■ **Data entries**:
##########

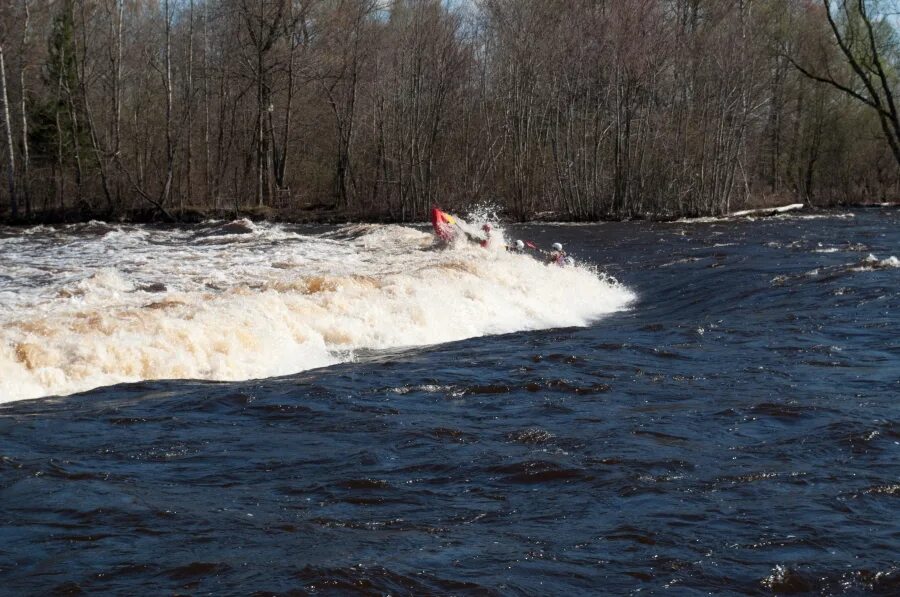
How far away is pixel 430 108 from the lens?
36.0m

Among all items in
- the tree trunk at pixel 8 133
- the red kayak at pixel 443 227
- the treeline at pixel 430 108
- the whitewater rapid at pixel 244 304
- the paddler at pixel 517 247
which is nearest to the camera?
the whitewater rapid at pixel 244 304

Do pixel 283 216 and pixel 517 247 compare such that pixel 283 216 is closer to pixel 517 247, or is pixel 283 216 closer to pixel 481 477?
pixel 517 247

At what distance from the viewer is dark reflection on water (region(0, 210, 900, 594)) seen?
14.8 ft

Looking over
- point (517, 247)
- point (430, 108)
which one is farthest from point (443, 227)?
point (430, 108)

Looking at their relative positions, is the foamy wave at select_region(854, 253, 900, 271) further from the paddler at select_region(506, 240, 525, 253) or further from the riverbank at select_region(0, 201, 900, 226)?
the riverbank at select_region(0, 201, 900, 226)

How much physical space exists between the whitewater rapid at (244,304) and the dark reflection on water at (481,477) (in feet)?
2.66

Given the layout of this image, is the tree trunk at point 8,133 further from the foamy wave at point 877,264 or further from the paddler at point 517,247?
the foamy wave at point 877,264

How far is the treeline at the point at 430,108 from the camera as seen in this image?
32.9 m

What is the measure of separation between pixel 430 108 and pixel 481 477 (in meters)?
31.2

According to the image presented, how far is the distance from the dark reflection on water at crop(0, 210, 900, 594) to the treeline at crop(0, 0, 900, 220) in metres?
23.4

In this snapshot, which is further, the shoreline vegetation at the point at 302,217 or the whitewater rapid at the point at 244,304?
the shoreline vegetation at the point at 302,217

##########

Reproduce without alteration the lines of the records above, from the line containing "Given the layout" through the end of the records.

Given the layout of this image, is the tree trunk at point 8,133 further from the foamy wave at point 877,264 or further from the paddler at point 517,247?
the foamy wave at point 877,264

How far is the treeline at the point at 430,108 from the camera as seen in this image?
32.9 m

What is the measure of separation between pixel 430 108 and pixel 481 477 (in meters)?
31.2

According to the image presented, how far is the distance from the dark reflection on water at crop(0, 210, 900, 594) to the treeline at crop(0, 0, 900, 220) in metres?
23.4

In this snapshot, which is further, the shoreline vegetation at the point at 302,217 or the whitewater rapid at the point at 244,304?
the shoreline vegetation at the point at 302,217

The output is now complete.